Lamothe Charly, Obliger-Debouche Manon, Best Paul, Trapeau Régis, Ravel Sabrina, Artières Thierry, Marxer Ricard, Belin Pascal
La Timone Neuroscience Institute UMR 7289, CNRS, Aix-Marseille University, Marseille, France.
Laboratoire d'Informatique et Systèmes UMR 7020, CNRS, Aix-Marseille University, Marseille, France.
Sci Data. 2025 May 13;12(1):782. doi: 10.1038/s41597-025-04951-8.
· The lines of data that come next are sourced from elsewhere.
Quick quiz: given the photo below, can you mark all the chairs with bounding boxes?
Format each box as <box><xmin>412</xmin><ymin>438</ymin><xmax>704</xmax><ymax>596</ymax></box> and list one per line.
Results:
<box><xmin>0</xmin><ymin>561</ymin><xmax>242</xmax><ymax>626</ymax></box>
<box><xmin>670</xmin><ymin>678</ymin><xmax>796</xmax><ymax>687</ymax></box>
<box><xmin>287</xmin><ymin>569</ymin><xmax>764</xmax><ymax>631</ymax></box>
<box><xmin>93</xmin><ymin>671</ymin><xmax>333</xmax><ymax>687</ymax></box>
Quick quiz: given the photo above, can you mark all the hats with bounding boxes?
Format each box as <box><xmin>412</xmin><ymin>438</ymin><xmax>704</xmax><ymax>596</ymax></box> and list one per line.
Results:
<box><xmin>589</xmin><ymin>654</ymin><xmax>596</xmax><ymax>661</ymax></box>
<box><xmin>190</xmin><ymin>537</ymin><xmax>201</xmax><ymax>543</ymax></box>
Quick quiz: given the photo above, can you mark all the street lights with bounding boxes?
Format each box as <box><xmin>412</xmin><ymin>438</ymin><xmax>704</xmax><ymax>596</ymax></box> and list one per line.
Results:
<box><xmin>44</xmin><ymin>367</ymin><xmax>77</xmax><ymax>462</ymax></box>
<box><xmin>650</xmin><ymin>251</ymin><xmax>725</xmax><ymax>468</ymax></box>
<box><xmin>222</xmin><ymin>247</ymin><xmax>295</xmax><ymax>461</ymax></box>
Non-human primates, our closest relatives, use a wide range of complex vocal signals for communication within their species. Previous research on marmoset (Callithrix jacchus) vocalizations has been limited by sampling rates not covering the whole hearing range and insufficient labeling for advanced analyses using Deep Neural Networks (DNNs). Here, we provide a database of common marmoset vocalizations, which were continuously recorded with a sampling rate of 96 kHz from an animal holding facility housing simultaneously ~20 marmosets in three cages. The dataset comprises more than 800,000 files, amounting to 253 hours of data collected over 40 months. Each recording lasts a few seconds and captures the marmosets' social vocalizations, encompassing their entire known vocal repertoire during the experimental period. Around 215,000 calls are annotated with the vocalization type. We offer a trained classifier to assist future investigations. Finally, we validated our dataset by sampling 700 representative recordings and cross-examining them with four experts.
非人灵长类动物是与我们亲缘关系最近的动物,它们会使用各种各样复杂的声音信号在物种内部进行交流。先前对狨猴(绢毛猴)发声的研究受到采样率的限制,采样率无法覆盖整个听觉范围,并且标记不足,无法使用深度神经网络(DNN)进行高级分析。在这里,我们提供了一个普通狨猴发声的数据库,这些发声是在一个动物饲养设施中以96kHz的采样率连续记录的,该设施同时在三个笼子里饲养了约20只狨猴。该数据集包含超过80万个文件,总计253小时的数据,这些数据是在40个月内收集的。每次记录持续几秒钟,捕捉狨猴的社交发声,涵盖了实验期间它们所有已知的发声曲目。大约21.5万个叫声被标注了发声类型。我们提供一个经过训练的分类器以协助未来的研究。最后,我们通过对700个代表性记录进行采样并与四位专家进行交叉检验,验证了我们的数据集。